**What is expected:**
Transcribe the listing below word for word.

**Material for this task:**

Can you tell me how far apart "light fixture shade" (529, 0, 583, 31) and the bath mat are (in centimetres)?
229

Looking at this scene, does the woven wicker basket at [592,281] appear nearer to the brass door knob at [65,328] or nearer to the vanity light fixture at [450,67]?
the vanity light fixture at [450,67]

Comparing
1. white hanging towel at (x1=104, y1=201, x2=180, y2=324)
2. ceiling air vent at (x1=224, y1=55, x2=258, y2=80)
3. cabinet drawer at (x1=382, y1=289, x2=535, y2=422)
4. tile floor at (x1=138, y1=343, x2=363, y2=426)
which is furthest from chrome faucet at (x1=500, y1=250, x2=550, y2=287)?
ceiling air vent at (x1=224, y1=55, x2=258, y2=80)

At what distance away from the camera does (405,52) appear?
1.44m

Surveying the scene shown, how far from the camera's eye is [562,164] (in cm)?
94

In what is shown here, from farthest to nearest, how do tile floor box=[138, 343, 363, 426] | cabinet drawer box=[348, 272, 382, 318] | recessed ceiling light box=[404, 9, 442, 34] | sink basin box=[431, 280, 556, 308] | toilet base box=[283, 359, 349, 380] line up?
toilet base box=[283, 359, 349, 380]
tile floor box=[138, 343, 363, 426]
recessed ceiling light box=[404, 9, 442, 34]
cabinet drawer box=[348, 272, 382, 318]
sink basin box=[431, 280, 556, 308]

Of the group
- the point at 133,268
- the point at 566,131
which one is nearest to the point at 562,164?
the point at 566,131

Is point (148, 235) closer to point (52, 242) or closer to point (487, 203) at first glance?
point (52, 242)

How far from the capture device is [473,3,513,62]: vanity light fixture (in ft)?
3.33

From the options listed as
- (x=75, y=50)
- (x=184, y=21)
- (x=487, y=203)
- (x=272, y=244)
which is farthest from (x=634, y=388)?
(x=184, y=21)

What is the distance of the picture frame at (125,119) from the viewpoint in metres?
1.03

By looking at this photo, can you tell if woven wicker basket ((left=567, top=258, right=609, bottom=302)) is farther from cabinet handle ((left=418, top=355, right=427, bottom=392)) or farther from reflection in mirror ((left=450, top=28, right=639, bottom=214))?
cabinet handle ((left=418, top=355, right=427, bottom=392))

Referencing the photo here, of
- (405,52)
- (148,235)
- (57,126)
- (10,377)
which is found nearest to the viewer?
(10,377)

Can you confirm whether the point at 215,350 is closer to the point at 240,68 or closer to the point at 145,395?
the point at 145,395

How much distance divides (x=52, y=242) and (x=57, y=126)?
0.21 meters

**Completed task:**
Can you tell me how far apart "light fixture shade" (529, 0, 583, 31) and the bath mat are (in centimetres)?
229

Looking at this scene, does the woven wicker basket at [592,281] appear nearer to the brass door knob at [65,328] or nearer to the vanity light fixture at [450,67]?
the vanity light fixture at [450,67]

Comparing
1. white hanging towel at (x1=104, y1=201, x2=180, y2=324)
2. ceiling air vent at (x1=224, y1=55, x2=258, y2=80)
3. cabinet drawer at (x1=382, y1=289, x2=535, y2=422)
4. tile floor at (x1=138, y1=343, x2=363, y2=426)
which is furthest from chrome faucet at (x1=500, y1=250, x2=550, y2=287)?
ceiling air vent at (x1=224, y1=55, x2=258, y2=80)

At what distance away from the camera does (405,52) appear?
1.44m

Surveying the scene shown, how far from the camera's eye is [562,164] (in cm)?
94

In what is shown here, from farthest to nearest, how do tile floor box=[138, 343, 363, 426] | cabinet drawer box=[348, 272, 382, 318] | recessed ceiling light box=[404, 9, 442, 34] | sink basin box=[431, 280, 556, 308] | toilet base box=[283, 359, 349, 380] line up?
toilet base box=[283, 359, 349, 380]
tile floor box=[138, 343, 363, 426]
recessed ceiling light box=[404, 9, 442, 34]
cabinet drawer box=[348, 272, 382, 318]
sink basin box=[431, 280, 556, 308]

Of the group
- the point at 133,268
- the point at 566,131
which one is nearest to the point at 562,164?
the point at 566,131

Is point (148, 235) closer to point (52, 242) or closer to point (487, 203) at first glance?
point (52, 242)

How far from the capture device is [473,3,513,62]: vanity light fixture (in ft)?
3.33

From the options listed as
- (x=75, y=50)
- (x=184, y=21)
- (x=487, y=203)
- (x=272, y=244)
which is farthest from (x=634, y=388)?
(x=184, y=21)

What is the distance of the picture frame at (125,119) from the viewpoint in metres?
1.03

By looking at this photo, can you tell if woven wicker basket ((left=567, top=258, right=609, bottom=302)) is farther from cabinet handle ((left=418, top=355, right=427, bottom=392)) or farther from reflection in mirror ((left=450, top=28, right=639, bottom=214))?
cabinet handle ((left=418, top=355, right=427, bottom=392))

Referencing the photo here, of
- (405,52)
- (148,235)
- (57,126)
- (10,377)
which is found nearest to the viewer?
(10,377)

Can you confirm whether the point at 215,350 is closer to the point at 240,68 or closer to the point at 145,395?
the point at 145,395

How much distance divides (x=52, y=242) and (x=57, y=126)?
0.21 meters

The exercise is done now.